Task A. In the head and neck cancer abstract, reproduce the passage between "Monday, October 22" and "and younger patients.", inclusive, substituting "Poster Gallery" for "Innovation Hub".
Task B. List every author named in the head and neck cancer abstract.
Task C.
Answer these questions using the head and neck cancer abstract:
(i) On what day and at what time is the session held?
(ii) Which patients are underrepresented in prospective clinical trials?
(iii) What does the abbreviation CRT stand for?

Selected excerpt.
· · · · ·

Head and Neck Cancer

PV QA 2 - Poster Viewing Q&A 2

MO_35_2840 - Patterns of Care Among Elderly US Veterans treated for Head and Neck Cancer with Radiation Therapy

Monday, October 22
10:45 AM - 12:15 PM
Location: Innovation Hub, Exhibit Hall 3

Patterns of Care Among Elderly US Veterans treated for Head and Neck Cancer with Radiation Therapy
L. Vitzthum1, C. H. Feng1, K. Zakeri1, E. Sojourner1, J. D. Murphy2, and L. K. Mell1; 1University of California, San Diego, La Jolla, CA, 2Department of Radiation Medicine, University of California, San Diego, La Jolla, CA

Purpose/Objective(s): Elderly patients are underrepresented in prospective clinical trials. Accordingly, there is controversy over whether elderly head and neck cancer (HNC) patients treated with definitive radiation therapy (RT) should undergo treatment intensification with concurrent chemo-radiation (CRT) and/or which chemotherapy regimen should be used. We report on differences in patterns of care between elderly HNC patients treated with definitive RT and younger patients.

· · · · ·

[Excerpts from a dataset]
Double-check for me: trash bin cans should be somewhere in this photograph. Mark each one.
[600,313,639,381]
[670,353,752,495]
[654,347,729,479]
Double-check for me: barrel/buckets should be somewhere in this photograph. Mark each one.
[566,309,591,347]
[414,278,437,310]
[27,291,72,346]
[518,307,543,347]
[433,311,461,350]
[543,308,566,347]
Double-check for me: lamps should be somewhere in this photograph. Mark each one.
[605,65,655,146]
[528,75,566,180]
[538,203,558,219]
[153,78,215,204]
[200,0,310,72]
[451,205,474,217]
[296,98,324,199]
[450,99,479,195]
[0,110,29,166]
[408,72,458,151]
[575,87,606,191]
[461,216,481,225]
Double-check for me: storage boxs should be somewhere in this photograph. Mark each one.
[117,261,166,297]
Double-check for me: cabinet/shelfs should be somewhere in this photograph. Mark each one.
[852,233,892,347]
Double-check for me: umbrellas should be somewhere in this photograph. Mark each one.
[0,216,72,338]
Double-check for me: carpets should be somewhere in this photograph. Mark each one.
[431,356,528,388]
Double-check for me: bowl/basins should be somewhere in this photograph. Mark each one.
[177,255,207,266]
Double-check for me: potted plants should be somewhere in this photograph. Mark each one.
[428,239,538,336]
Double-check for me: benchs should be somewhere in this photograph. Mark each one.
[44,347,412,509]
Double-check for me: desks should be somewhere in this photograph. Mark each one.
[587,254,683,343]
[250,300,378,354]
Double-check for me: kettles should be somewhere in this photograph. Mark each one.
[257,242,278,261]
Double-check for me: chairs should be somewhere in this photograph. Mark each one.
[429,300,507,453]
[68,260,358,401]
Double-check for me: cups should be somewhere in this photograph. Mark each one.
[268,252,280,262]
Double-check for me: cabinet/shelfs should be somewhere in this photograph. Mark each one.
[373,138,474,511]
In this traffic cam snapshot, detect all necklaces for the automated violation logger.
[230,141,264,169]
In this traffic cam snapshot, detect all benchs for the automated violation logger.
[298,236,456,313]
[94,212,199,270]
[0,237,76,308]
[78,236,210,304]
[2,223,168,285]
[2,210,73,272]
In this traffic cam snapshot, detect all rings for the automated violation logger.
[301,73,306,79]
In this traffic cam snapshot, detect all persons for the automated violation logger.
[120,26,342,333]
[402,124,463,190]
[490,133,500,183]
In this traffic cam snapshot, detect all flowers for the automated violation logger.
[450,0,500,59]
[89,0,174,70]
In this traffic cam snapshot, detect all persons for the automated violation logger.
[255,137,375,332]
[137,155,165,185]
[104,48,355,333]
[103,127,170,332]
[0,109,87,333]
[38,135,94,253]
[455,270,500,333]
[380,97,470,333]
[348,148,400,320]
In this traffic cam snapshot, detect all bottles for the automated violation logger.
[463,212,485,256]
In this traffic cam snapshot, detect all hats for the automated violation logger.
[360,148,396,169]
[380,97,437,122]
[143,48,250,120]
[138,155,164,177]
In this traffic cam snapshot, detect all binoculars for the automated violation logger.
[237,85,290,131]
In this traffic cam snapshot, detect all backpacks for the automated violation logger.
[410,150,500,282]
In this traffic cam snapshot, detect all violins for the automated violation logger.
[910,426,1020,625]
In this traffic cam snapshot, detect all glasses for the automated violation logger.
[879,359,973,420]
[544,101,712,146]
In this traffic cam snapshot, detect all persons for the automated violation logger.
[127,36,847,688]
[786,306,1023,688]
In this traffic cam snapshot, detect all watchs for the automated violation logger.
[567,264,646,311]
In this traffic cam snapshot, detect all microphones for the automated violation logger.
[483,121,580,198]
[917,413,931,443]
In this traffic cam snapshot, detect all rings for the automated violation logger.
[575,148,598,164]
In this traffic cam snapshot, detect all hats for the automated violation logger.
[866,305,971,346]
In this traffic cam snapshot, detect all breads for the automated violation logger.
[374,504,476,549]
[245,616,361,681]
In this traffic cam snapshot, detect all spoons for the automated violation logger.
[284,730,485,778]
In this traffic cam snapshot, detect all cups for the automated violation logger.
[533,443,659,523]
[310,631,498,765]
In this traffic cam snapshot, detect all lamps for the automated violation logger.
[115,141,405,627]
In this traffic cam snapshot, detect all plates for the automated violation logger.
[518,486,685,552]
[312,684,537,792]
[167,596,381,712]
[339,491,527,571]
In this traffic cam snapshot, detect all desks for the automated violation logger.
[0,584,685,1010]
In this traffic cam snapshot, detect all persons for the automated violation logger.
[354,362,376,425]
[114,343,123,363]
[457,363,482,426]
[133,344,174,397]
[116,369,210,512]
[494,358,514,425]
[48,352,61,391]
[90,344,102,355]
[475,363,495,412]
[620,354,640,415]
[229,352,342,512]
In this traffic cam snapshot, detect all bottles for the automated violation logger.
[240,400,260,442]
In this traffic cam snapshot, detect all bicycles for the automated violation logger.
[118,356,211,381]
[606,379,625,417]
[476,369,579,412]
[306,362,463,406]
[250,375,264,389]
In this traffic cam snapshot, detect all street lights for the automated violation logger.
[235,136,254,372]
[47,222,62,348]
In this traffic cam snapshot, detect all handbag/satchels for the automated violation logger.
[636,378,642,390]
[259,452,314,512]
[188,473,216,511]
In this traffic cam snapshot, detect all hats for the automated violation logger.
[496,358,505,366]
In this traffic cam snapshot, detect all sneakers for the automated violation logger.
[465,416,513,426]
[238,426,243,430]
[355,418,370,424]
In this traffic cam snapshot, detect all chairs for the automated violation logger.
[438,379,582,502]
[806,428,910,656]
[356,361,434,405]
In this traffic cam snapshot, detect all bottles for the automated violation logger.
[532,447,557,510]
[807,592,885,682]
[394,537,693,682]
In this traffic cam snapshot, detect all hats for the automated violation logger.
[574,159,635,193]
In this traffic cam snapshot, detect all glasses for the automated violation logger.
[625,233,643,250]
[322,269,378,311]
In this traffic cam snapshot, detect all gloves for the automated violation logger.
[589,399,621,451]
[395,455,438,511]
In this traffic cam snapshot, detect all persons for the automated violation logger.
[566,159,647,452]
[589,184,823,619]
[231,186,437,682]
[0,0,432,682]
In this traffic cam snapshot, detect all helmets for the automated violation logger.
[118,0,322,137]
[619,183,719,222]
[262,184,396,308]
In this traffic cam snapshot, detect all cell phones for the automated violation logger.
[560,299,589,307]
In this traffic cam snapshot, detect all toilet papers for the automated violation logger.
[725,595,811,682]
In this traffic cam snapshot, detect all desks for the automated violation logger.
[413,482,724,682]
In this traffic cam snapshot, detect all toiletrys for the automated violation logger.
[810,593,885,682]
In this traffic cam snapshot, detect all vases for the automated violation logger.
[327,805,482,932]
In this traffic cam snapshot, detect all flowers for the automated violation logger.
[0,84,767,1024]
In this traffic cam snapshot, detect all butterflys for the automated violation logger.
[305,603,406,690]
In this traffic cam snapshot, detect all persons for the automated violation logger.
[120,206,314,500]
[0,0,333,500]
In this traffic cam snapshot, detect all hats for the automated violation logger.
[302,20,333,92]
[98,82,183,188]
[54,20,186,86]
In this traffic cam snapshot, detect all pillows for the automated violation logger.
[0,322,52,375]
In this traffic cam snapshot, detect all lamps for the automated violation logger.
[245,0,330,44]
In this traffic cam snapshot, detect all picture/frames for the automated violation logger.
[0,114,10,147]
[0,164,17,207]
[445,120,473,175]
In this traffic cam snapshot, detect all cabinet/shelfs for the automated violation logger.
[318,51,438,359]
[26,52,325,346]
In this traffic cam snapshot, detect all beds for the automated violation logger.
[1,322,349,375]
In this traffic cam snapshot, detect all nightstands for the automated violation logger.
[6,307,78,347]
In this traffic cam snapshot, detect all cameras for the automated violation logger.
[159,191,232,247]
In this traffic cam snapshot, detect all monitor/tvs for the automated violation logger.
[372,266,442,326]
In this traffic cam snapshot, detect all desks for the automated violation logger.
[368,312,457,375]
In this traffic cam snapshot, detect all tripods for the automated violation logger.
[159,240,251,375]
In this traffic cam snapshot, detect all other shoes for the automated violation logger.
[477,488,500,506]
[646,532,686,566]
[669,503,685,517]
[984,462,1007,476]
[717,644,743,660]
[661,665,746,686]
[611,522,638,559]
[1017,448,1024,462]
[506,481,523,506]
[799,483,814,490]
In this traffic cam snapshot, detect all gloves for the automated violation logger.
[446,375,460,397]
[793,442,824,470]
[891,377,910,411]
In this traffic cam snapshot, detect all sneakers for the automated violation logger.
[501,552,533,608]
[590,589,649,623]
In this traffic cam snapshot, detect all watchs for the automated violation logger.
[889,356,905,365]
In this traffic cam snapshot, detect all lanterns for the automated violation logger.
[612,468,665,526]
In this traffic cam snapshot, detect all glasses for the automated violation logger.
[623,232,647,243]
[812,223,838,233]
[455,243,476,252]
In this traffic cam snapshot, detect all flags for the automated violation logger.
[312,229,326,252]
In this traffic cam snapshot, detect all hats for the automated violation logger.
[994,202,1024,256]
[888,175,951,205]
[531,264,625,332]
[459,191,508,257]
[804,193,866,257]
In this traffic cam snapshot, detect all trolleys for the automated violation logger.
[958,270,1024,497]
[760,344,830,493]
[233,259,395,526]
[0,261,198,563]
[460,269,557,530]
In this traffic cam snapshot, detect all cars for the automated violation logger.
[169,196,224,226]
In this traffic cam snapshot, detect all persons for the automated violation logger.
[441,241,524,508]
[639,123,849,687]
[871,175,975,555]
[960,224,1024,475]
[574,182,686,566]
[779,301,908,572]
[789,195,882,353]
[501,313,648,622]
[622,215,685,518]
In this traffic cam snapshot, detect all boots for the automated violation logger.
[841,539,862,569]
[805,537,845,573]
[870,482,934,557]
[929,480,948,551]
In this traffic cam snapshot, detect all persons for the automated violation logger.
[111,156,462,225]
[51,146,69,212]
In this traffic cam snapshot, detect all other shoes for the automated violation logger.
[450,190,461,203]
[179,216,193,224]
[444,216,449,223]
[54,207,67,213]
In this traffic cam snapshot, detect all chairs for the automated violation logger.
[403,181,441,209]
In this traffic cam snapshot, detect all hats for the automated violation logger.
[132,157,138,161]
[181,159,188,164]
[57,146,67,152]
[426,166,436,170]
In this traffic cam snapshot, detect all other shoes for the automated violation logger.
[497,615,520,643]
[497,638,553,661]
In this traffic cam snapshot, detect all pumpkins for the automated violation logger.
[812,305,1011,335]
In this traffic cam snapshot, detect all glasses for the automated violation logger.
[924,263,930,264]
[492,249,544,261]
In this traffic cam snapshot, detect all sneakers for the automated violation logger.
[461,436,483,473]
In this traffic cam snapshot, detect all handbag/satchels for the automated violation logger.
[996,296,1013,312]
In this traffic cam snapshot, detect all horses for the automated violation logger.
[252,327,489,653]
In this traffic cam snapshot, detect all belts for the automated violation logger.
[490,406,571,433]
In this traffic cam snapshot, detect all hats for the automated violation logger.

· · · · ·

Response box A.
Monday, October 22
10:45 AM - 12:15 PM
Location: Poster Gallery, Exhibit Hall 3

Patterns of Care Among Elderly US Veterans treated for Head and Neck Cancer with Radiation Therapy
L. Vitzthum1, C. H. Feng1, K. Zakeri1, E. Sojourner1, J. D. Murphy2, and L. K. Mell1; 1University of California, San Diego, La Jolla, CA, 2Department of Radiation Medicine, University of California, San Diego, La Jolla, CA

Purpose/Objective(s): Elderly patients are underrepresented in prospective clinical trials. Accordingly, there is controversy over whether elderly head and neck cancer (HNC) patients treated with definitive radiation therapy (RT) should undergo treatment intensification with concurrent chemo-radiation (CRT) and/or which chemotherapy regimen should be used. We report on differences in patterns of care between elderly HNC patients treated with definitive RT and younger patients.

Response box B.
L. Vitzthum
C. H. Feng
K. Zakeri
E. Sojourner
J. D. Murphy
L. K. Mell

Response box C.
(i) Monday, October 22, from 10:45 AM to 12:15 PM.
(ii) Elderly patients.
(iii) Concurrent chemo-radiation.